Extract to read:
+++++
Install the provider: pip install apache-airflow-providers-openlineage; the provider integrates at the operator level and emits START, COMPLETE, and FAIL OpenLineage run events for each task execution in supported operators
Configure the OpenLineage transport in airflow.cfg or via environment variable: set AIRFLOW__OPENLINEAGE__TRANSPORT to a JSON string like '{"type": "http", "url": "http://marquez:5000", "endpoint": "api/v1/lineage"}' for HTTP transport, or 'file' for local debugging
Optionally set AIRFLOW__OPENLINEAGE__NAMESPACE to a string identifying your Airflow environment in the lineage backend; this namespaces all emitted job names and helps distinguish events from multiple Airflow instances writing to the same backend
Airflow 3's OpenLineage provider instruments supported hooks automatically; for custom operators, annotate input datasets by returning a list of Dataset(namespace=..., name=...) objects from a get_openlineage_facets_on_start() method on the operator
Verify that events are reaching the backend by checking the Marquez (or other backend) API for the jobs and runs emitted by a recent DAG run; cross-reference run IDs with Airflow task instance IDs via the parentRunFacet in Spark sub-tasks
Known gotchas
Not all Airflow operators emit lineage automatically; the provider ships with a list of supported_classes for which lineage extraction is built-in — for unsupported operators lineage will be emitted with empty input/output dataset arrays unless you implement get_openlineage_facets_on_start()
+++++
Prompt A: In the setup notes for the Airflow OpenLineage provider, which environment variable sets a string that identifies your Airflow environment in the lineage backend?

Extracted data:
+++++
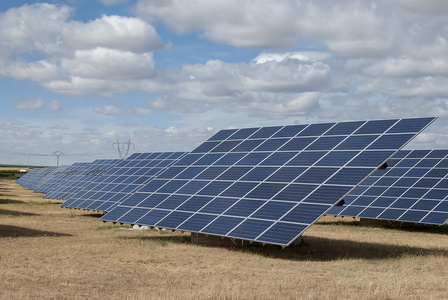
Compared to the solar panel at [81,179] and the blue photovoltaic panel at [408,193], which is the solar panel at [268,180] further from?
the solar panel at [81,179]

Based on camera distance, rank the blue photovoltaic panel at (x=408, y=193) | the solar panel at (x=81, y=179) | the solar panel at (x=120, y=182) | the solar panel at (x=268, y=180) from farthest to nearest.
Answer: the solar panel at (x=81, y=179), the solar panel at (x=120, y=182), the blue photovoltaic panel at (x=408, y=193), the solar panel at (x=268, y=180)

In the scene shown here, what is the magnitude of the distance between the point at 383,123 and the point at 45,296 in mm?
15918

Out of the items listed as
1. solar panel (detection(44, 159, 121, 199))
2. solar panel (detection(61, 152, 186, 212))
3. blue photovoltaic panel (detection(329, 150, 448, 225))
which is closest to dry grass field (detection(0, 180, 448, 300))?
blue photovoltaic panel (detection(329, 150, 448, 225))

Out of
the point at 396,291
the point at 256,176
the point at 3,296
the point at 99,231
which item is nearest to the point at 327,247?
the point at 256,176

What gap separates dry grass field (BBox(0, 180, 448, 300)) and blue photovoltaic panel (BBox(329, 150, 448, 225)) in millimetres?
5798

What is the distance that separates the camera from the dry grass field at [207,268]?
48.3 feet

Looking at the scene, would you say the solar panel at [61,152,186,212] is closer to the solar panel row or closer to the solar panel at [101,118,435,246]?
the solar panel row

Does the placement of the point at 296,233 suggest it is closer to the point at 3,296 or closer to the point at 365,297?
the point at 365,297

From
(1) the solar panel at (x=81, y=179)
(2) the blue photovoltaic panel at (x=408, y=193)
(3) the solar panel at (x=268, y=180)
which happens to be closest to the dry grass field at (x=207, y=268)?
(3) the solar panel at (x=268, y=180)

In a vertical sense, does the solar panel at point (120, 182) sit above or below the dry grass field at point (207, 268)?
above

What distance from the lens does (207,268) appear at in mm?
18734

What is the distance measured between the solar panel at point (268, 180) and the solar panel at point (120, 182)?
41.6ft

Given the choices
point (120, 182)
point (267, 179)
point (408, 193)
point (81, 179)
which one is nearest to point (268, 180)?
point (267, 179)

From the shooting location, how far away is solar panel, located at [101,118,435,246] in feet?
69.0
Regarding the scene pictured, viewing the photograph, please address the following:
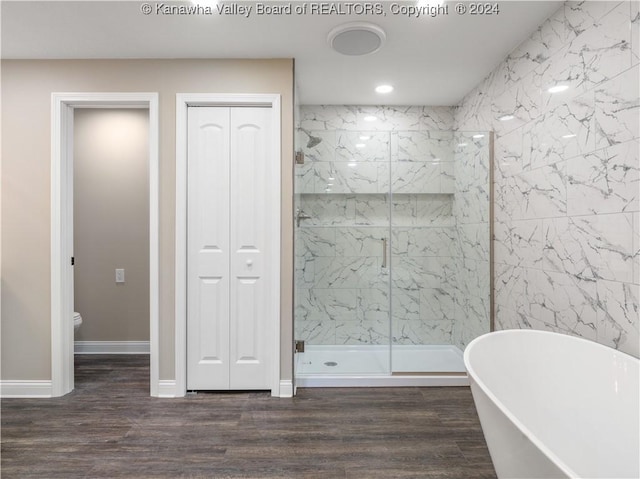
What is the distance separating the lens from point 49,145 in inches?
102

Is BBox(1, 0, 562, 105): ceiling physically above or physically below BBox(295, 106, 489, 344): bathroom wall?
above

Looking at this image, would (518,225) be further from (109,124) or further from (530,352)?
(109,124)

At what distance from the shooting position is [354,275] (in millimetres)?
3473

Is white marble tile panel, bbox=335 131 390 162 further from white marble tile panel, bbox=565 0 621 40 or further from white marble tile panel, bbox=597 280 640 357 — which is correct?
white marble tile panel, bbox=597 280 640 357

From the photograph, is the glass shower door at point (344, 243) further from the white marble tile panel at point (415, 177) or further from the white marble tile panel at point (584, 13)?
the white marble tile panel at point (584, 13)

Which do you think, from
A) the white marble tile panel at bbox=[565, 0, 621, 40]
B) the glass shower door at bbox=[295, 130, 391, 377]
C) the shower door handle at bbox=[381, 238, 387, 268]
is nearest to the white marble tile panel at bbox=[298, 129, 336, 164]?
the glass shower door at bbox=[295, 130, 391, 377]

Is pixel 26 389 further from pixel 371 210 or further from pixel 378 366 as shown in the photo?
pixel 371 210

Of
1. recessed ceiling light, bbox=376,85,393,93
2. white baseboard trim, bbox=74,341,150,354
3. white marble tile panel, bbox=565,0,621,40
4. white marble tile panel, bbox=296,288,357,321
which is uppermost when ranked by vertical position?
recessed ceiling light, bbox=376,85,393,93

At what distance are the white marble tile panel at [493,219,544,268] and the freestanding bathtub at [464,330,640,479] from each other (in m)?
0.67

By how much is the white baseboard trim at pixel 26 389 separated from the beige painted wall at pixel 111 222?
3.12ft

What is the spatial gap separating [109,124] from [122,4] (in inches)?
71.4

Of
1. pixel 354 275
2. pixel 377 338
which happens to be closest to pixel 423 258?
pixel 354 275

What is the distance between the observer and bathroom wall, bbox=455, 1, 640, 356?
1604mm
+++++
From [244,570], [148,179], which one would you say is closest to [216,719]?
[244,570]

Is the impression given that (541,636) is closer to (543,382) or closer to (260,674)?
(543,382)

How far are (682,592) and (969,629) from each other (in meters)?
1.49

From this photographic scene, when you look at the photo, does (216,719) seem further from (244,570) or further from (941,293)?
+++++
Prompt B: Find every line in the records that contains the string "marble", treating uppercase and lowercase as different, and copy each such line.

Correct answer A: AIRFLOW__OPENLINEAGE__NAMESPACE

Correct answer B:
Is white marble tile panel, bbox=335 131 390 162 further from white marble tile panel, bbox=565 0 621 40 or further from white marble tile panel, bbox=597 280 640 357 — which is correct?
white marble tile panel, bbox=597 280 640 357
From the photograph, is the glass shower door at point (344, 243) further from the white marble tile panel at point (415, 177) or further from the white marble tile panel at point (584, 13)?
the white marble tile panel at point (584, 13)
A) the white marble tile panel at bbox=[565, 0, 621, 40]
is nearest to the white marble tile panel at bbox=[298, 129, 336, 164]?
3. white marble tile panel, bbox=565,0,621,40
4. white marble tile panel, bbox=296,288,357,321
At what distance are the white marble tile panel at [493,219,544,268] and the freestanding bathtub at [464,330,640,479] from each other (in m)?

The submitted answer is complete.